WORKING DATA:
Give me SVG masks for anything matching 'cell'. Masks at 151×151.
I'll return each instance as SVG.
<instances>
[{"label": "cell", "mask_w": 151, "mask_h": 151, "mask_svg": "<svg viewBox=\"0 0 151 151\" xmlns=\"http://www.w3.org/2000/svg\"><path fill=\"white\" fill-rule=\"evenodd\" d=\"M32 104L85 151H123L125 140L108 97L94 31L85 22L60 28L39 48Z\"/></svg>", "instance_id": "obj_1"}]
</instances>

OBJECTIVE: Rewrite every line of the records above as a numbered list, leaving out any blank lines.

OUTPUT BELOW:
1. Give me SVG masks for anything matching 'cell'. Masks at 151×151.
2. I'll return each instance as SVG.
3. <instances>
4. [{"label": "cell", "mask_w": 151, "mask_h": 151, "mask_svg": "<svg viewBox=\"0 0 151 151\" xmlns=\"http://www.w3.org/2000/svg\"><path fill=\"white\" fill-rule=\"evenodd\" d=\"M32 104L85 151H123L125 140L108 97L94 31L85 22L60 28L39 48Z\"/></svg>", "instance_id": "obj_1"}]
5. </instances>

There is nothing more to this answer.